### Passage
───
Metabolic Syndrome: Lifestyle Factors and Prevention

Metabolic syndrome: one-third of U.S. adults.

Cycling Mother and Daughter, Netherlands/via Wikimedia CommonsConversations about health—whether between neighbors or between clinicians and patients—often revolve around weight problems, blood pressure, blood sugar, and cholesterol levels. Taken together, these are the cardiovascular risk factors referred to as metabolic syndrome.

In the United States, more than one-third of all adults have metabolic syndrome. This is an astonishing figure, especially because these risk factors can be modified.

What keeps some who are obese or overweight ‘metabolically healthy’?
───
### Dataset records
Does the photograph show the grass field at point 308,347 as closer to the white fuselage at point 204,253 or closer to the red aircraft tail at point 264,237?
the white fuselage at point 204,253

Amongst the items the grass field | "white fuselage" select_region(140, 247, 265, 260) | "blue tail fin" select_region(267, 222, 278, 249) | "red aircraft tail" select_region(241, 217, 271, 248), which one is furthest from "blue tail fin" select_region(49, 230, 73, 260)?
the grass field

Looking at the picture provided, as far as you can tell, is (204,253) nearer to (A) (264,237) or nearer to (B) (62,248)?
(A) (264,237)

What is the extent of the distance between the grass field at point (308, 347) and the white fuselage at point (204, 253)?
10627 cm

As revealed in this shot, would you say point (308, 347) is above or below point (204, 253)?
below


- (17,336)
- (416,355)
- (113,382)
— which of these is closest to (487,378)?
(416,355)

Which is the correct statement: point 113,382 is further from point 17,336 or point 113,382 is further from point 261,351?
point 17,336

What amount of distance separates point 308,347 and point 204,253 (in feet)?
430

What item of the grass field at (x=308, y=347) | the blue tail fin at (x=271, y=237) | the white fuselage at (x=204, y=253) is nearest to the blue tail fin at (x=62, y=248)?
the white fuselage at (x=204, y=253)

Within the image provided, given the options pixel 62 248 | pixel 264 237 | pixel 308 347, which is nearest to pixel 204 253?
───
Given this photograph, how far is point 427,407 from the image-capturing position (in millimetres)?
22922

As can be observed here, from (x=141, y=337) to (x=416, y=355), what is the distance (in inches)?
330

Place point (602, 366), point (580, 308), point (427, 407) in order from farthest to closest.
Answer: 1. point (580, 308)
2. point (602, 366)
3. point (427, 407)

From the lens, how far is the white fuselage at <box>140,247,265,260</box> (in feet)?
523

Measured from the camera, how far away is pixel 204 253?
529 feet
───
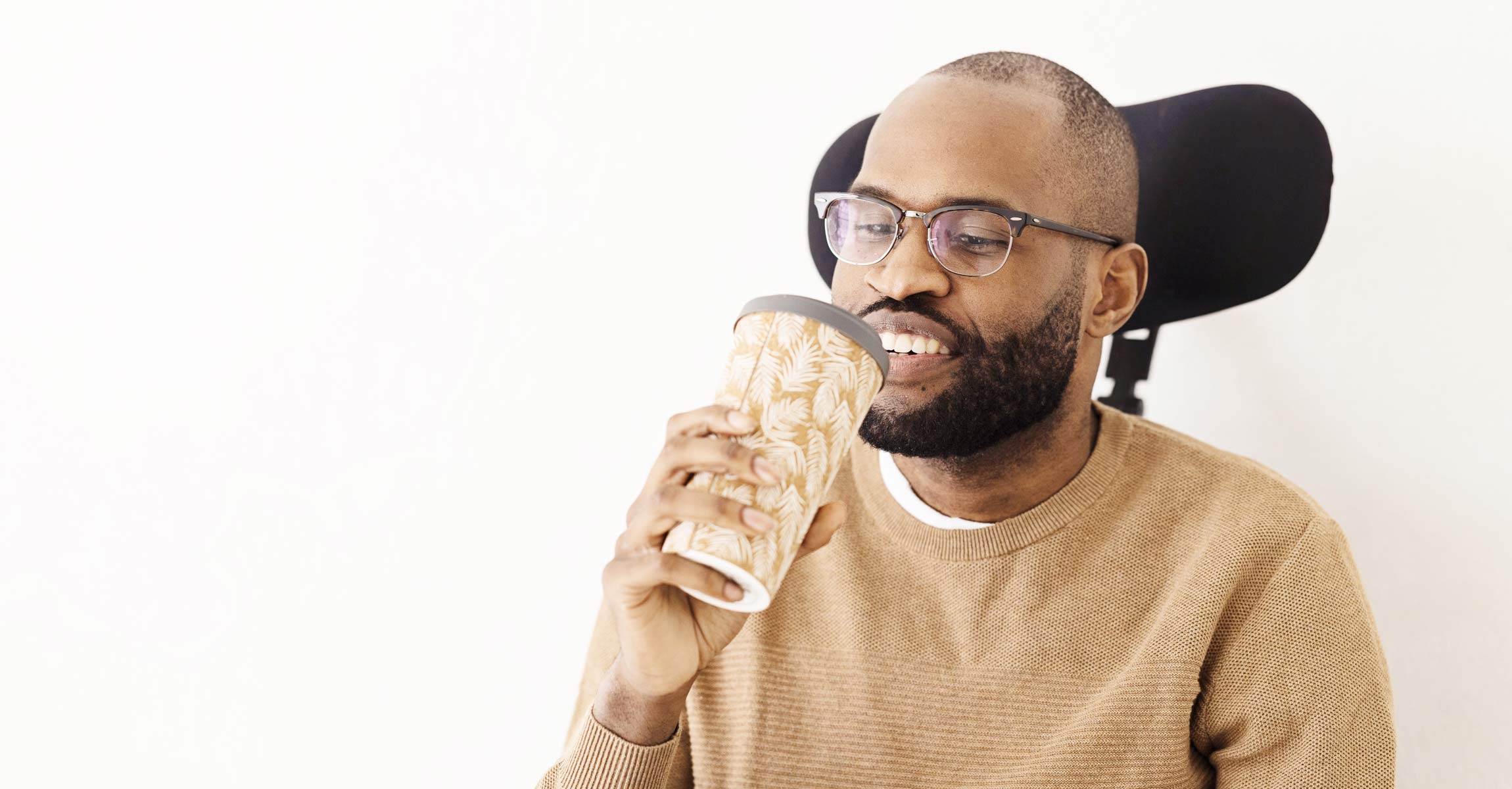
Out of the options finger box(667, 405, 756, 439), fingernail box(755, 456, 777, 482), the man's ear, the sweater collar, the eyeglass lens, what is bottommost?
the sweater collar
───
### What this exercise asks
1: Name every cardiovascular risk factor that the metabolic syndrome passage groups together as metabolic syndrome.
2: Write the next part of the metabolic syndrome passage, beginning after its final line.
The records are drawn from a separate source unrelated to the metabolic syndrome passage.

### Per-task outputs
1: Weight problems, blood pressure, blood sugar, and cholesterol levels.

2:
In recent years, researchers have learned that some people who are overweight or obese do not demonstrate the other risk factors that are part of metabolic syndrome, and therefore these people have a lower-than-expected risk of cardiovascular disease. In a study reported in this month’s AJN (“Examining the Links Between Lifestyle Factors and Metabolic Syndrome“), a group of Taiwanese nurse researchers set out to learn whether there might be lifestyle factors that keep this subgroup of people “metabolically healthy,” protecting them from the other cardiovascular risk factors that usually come with extra weight.

Lifestyle factors associated with prevention.

Dr. Shu-Hung Chang and colleagues performed community-based physical exams on more than 700 people in northern Taiwan and questioned them about lifestyle factors including smoking, drinking, exercise, and the foods they ate. The researchers found that overweight and obese people who quit smoking, exercised, and maintained a higher intake of fruits and vegetables were more likely to be metabolically healthy than those who did not.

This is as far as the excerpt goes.